We store your currency preference and dark mode setting in a cookie or session. No tracking or advertising cookies are used.

2. How We Use Your Data

  • To operate and improve the platform, including displaying verified patient stories.
  • To prevent spam, fraud, and abuse — particularly for patient story moderation.
  • To honour your currency and display preferences across sessions.
  • To respond to support requests or editorial corrections you contact us about.
  • To comply with legal obligations, if required by applicable law or a valid legal process.

3. Data Retention

Server logs are retained for up to 90 days. Patient story data (including photos) is retained as long as the story is published on the platform. If a story is deleted or rejected, associated personal data is purged within 30 days.

4. Data Sharing

We do not sell or rent your personal data. We may share data with:

  • Cloud infrastructure providers — for hosting and file storage (e.g. object storage for uploaded photos), under strict data processing agreements.
  • Analytics services — only aggregate, anonymised analytics — no personally identifiable information.
  • Legal authorities — only when required by a valid court order or legal obligation, and only to the extent required.

5. Your Rights

Depending on your jurisdiction (including GDPR for EU residents), you may have the following rights:

Right of Access

Request a copy of the personal data we hold about you.

Right to Rectification

Ask us to correct inaccurate or incomplete data.

Right to Erasure

Request deletion of your personal data ('right to be forgotten').

Right to Object

Object to processing of your data for certain purposes.

Data Portability

Receive your data in a structured, machine-readable format.

Withdraw Consent

Withdraw consent for any processing based on consent at any time.

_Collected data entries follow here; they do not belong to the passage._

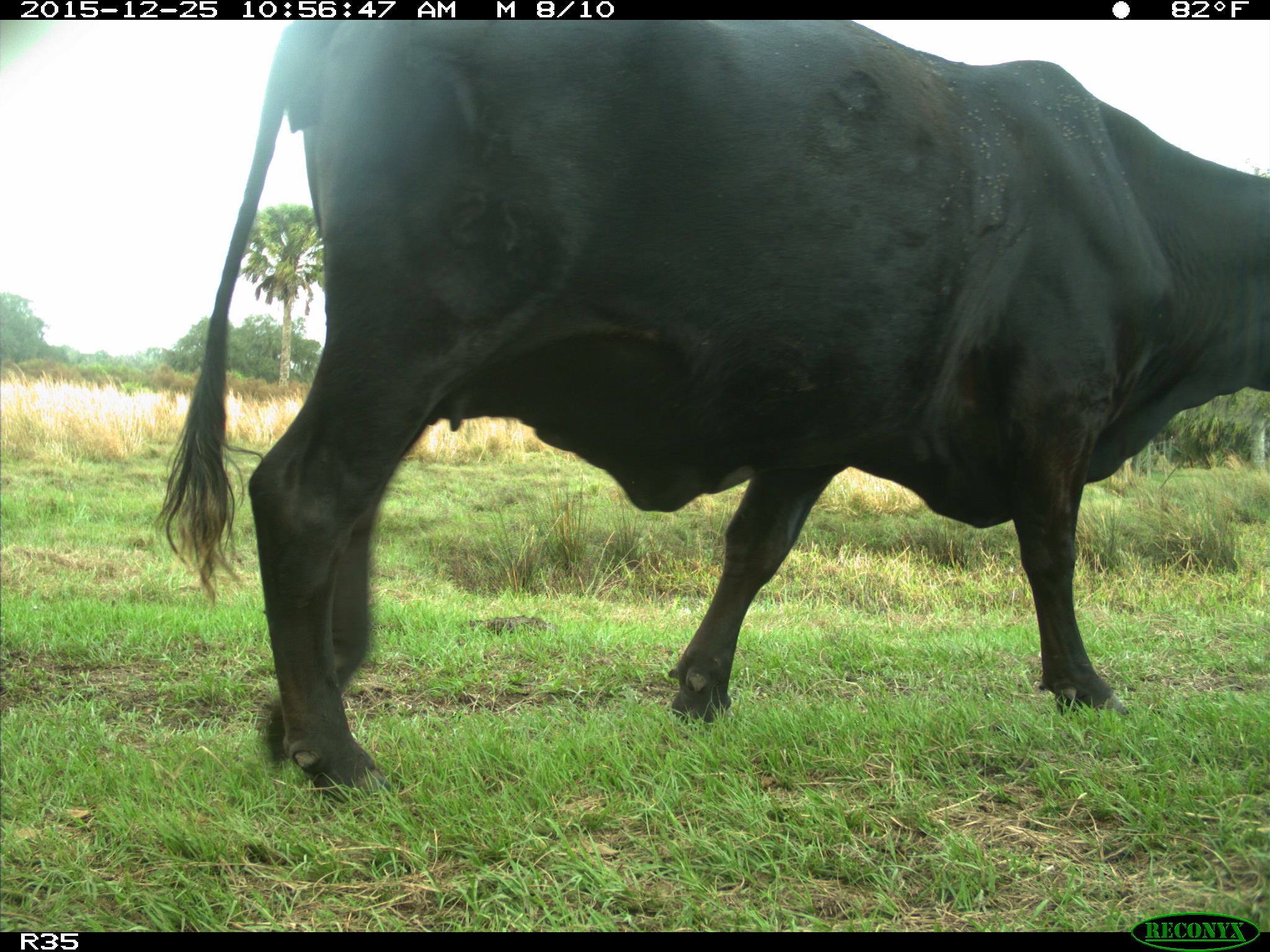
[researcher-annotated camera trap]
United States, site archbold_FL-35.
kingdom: Animalia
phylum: Chordata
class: Mammalia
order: Artiodactyla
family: Bovidae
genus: Bos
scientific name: Bos taurus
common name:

To exercise any of these rights, contact us at [email protected]. We will respond within 30 days.

6. Security

We use industry-standard security practices including HTTPS encryption, secure cloud storage for uploaded files, and access controls to limit who can view personal data internally. However, no system is 100% secure and we cannot guarantee absolute security.

7. Changes to This Policy

We may update this Privacy Policy from time to time. The "Last updated" date at the top will always reflect the most recent revision. For significant changes, we will add a notice on the site.